In fact, it was their undoing.

However he managed it–whether through some mistake by Mallich or some warning system he had set in place previously–Arcannen quickly discovered he was being hunted. Rather than waiting around to be found, he went down into the streets and began to track the hunters coming at him from the north.

Mauerlin’s unit.

What happened afterward was never entirely clear to anyone, in part because there was no one left to describe it. Arcannen took out the drask and jukens first, and when the hunters were left blind and in disarray, he took them out as well. One by one, he picked them off until all lay dead save their leader.

Then he set out to make an example of Mallich’s son before fleeing into the night and disappearing once more.

When the father found his son, Mauerlin was hanging inside the blacksmith’s by his arms. A weight was tied to his legs, which in turn were connected by a length of rope that was fastened about the boy’s neck in a noose. So long as Mauerlin kept his legs raised, he was safe. But when he tired and the weight pulled his legs down, the noose about his neck tightened.

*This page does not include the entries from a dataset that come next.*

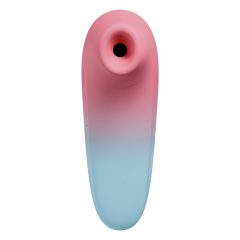   LOVENSE Tenera 2 - pametni vodoodporni stimulator klitorisa z zračnim valovanjem (modro-rožnata)
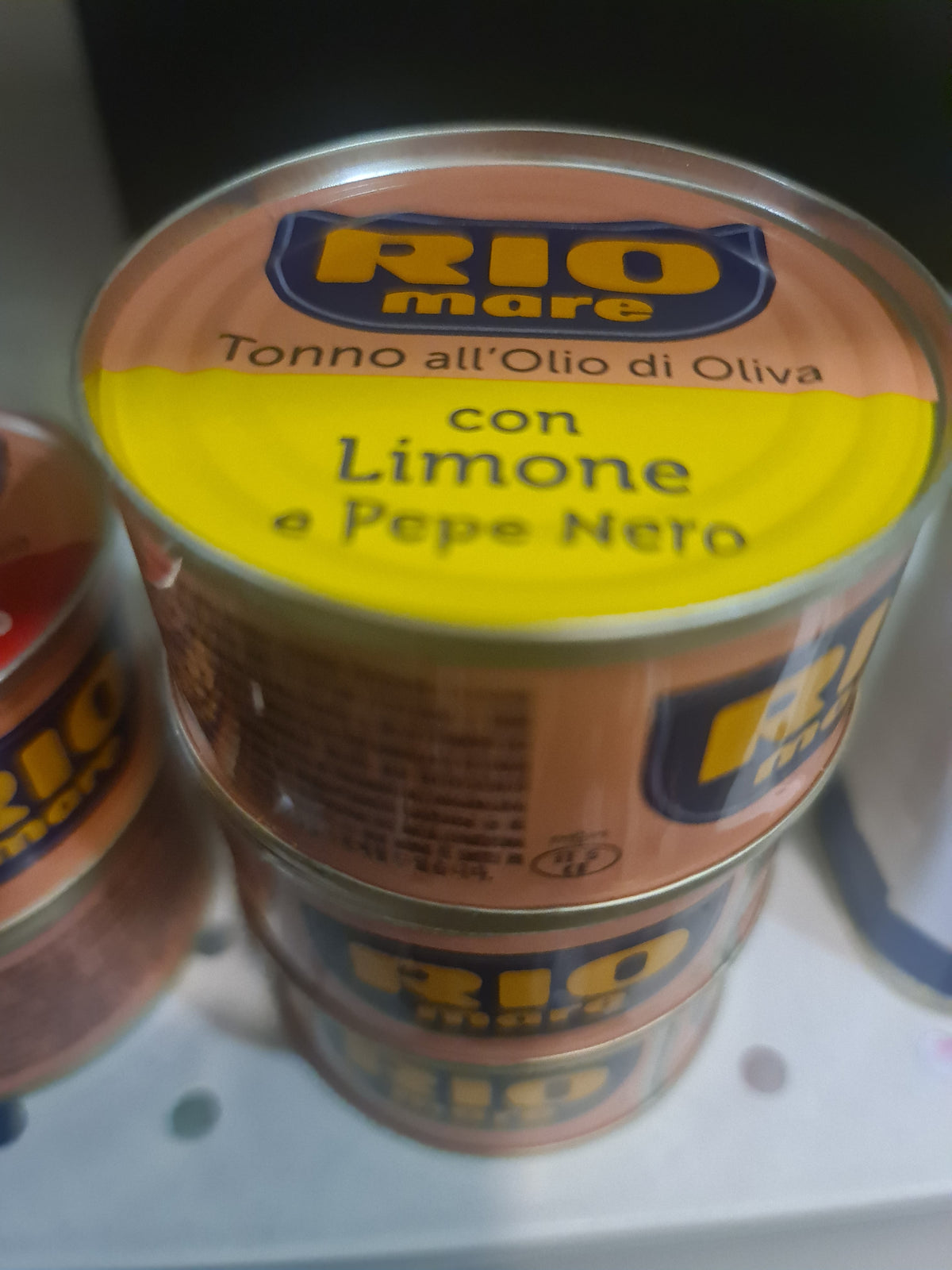 RIO solid light TUNA with lemon n pepper 65g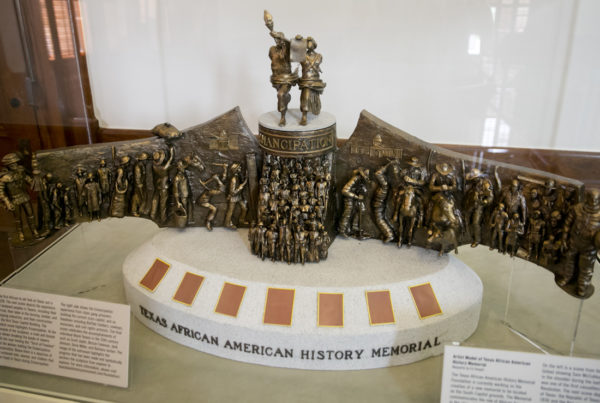 The Challenges in Building the Texas African-American Monument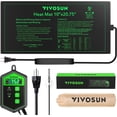 thumbnail image 1 of VIVOSUN 10"x20.75" Seedling Heat Mat and Digital Thermostat Combo Set MET Standard, 1 of 8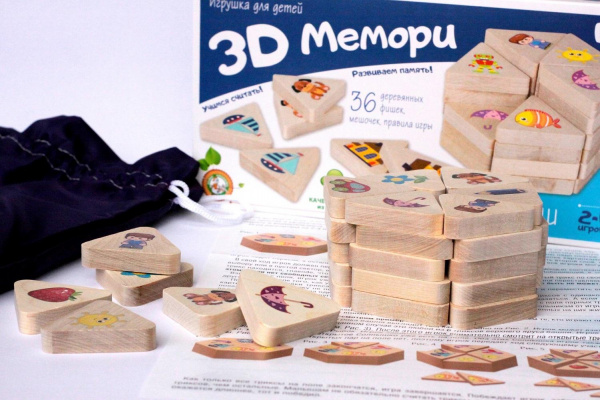 3D Мемори Ассорти фото 3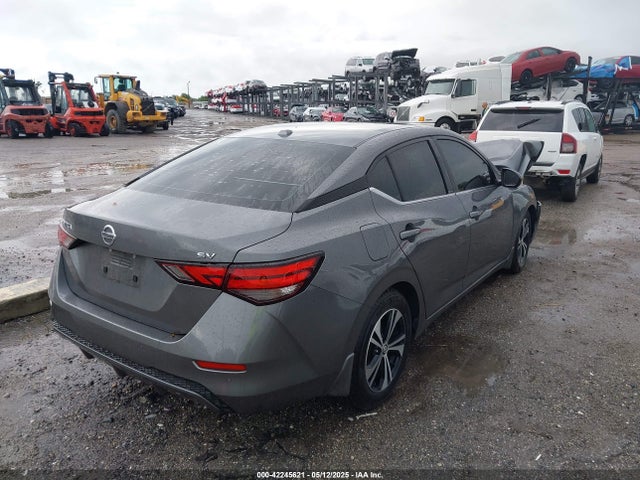 3N1AB8CV7MY209755 Nissan Sentra Sv Xtronic Cvt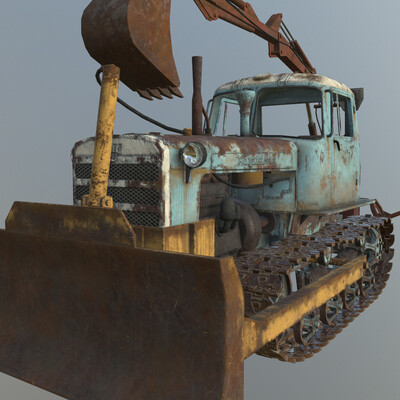 ДТ-75 Redux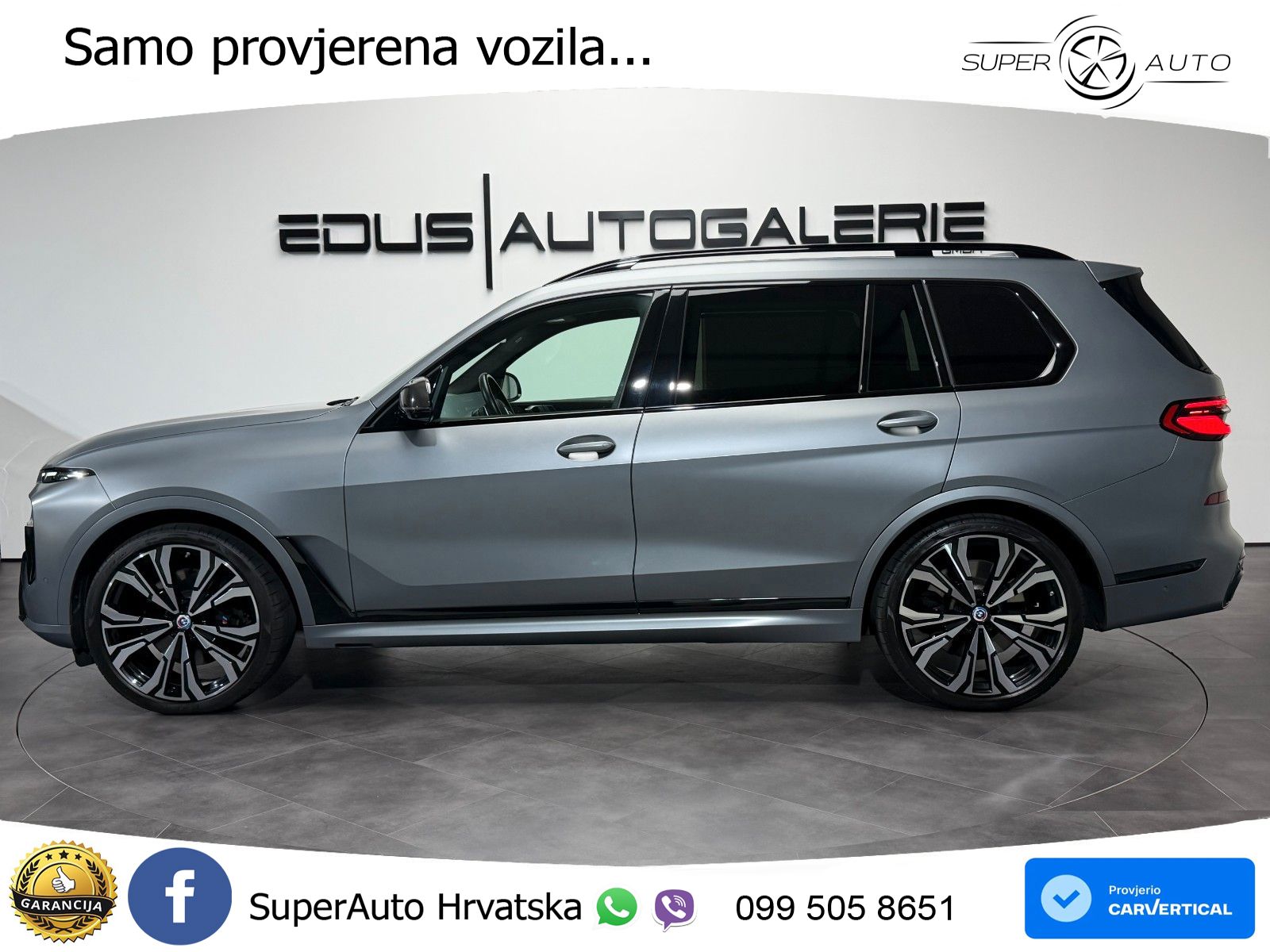 BMW X7 M60i (530 KS) xDrive Steptronic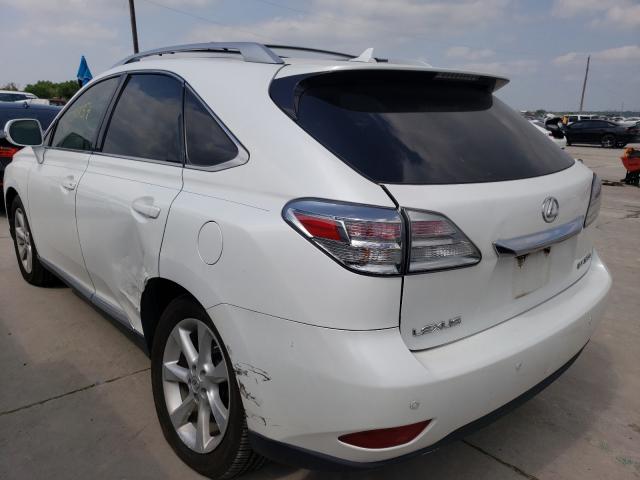 Photo 2 VIN: 2T2ZK1BAXAC027187 - LEXUS RX 350 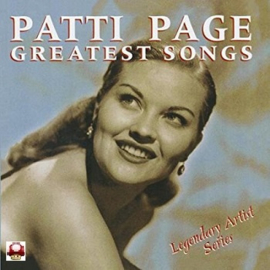 PATTI PAGE      - Greatest Songs -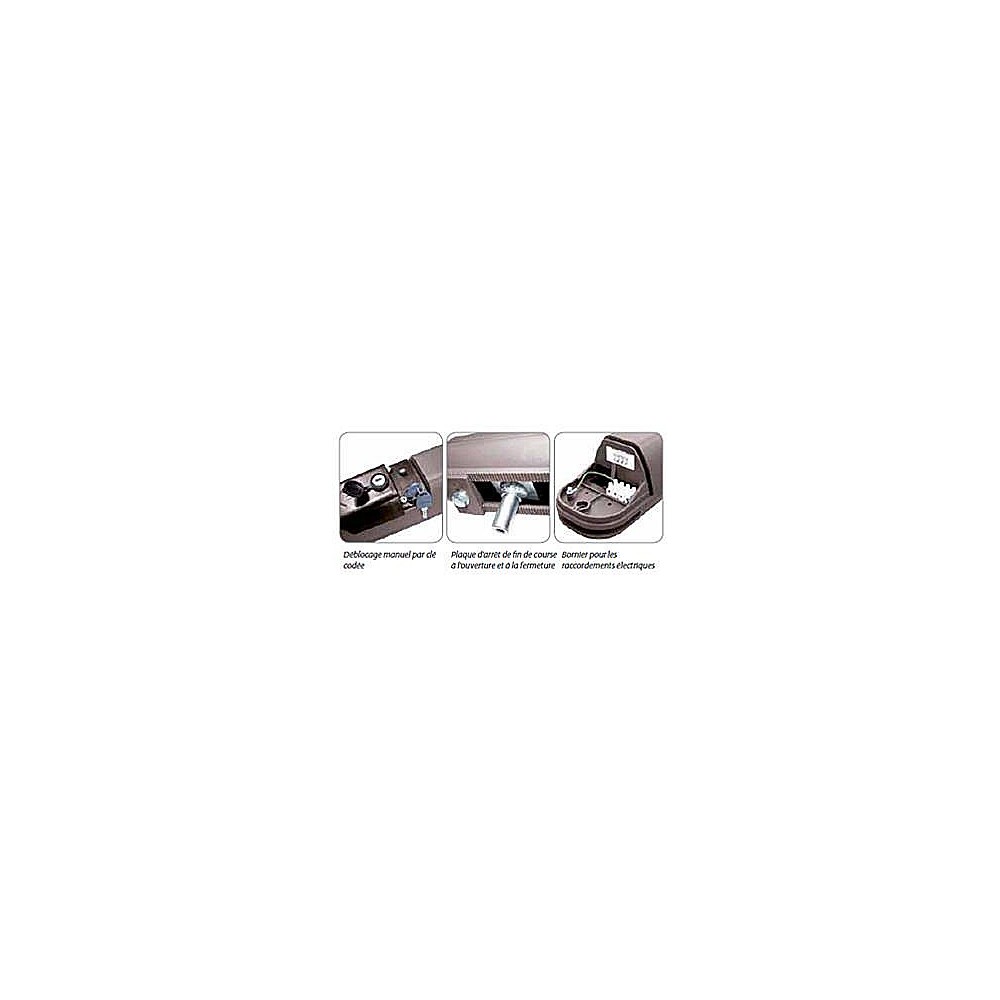 Vérin De Portail Battant Dardo 424 24Vdc FADINI 424L Vérin De Portail Battant Dardo 424 24Vdc FADINI 424L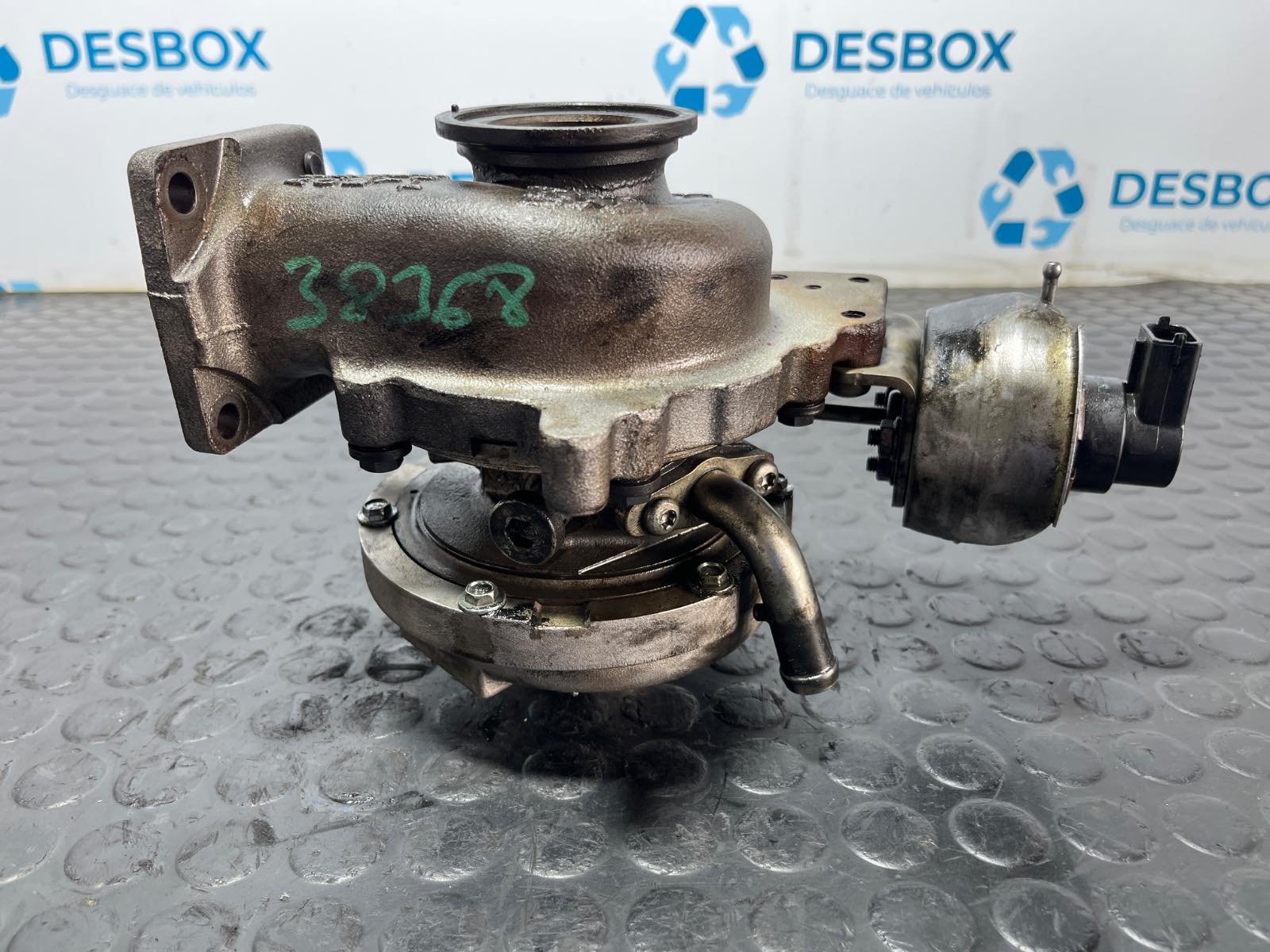 TURBOCOMPRESOR IVECO DAILY VI Caja/Chasis - recambio desguace - vista 5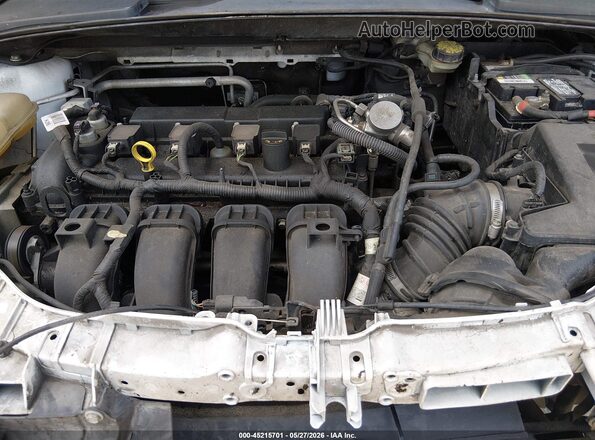 1FADP3F25GL385724 2016 FORD FOCUS White უკანა ხედი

Usurient, who had seen men die in every way conceivable, knew what that must have been like for the boy as he fought to keep from strangling and for the father when he found him afterward.

They had never talked about it, Mallich and he. But Usurient, who knew men and understood their passions, never doubted what the boy’s death had done to the father or how badly the father hungered for retribution. He might act as if the matter were over and done with and he had gotten past it. He might pretend that he didn’t spend every waking hour waiting for a chance to do to the sorcerer what he had done to Mauerlin. But Usurient knew better.

You never got over the death of a child and the guilt that somehow attached to it.

It was not more than thirty minutes after he arrived when the tavern door swung open and Mallich appeared. Usurient had chosen a table near the back of the room that allowed him a clear view of those who entered but forced the latter to search a bit in order to find him. Mallich was quick, however, finding him almost at once and moving over to the table to sit.

Usurient signaled for a tankard and leaned back again in his chair. “I can order you something to eat, if you wish.”

Mallich glowered. “You can stop being clever. If I weren’t persuaded to listen to your offer, I wouldn’t be here. So let’s get on with it. Say what you have to say.”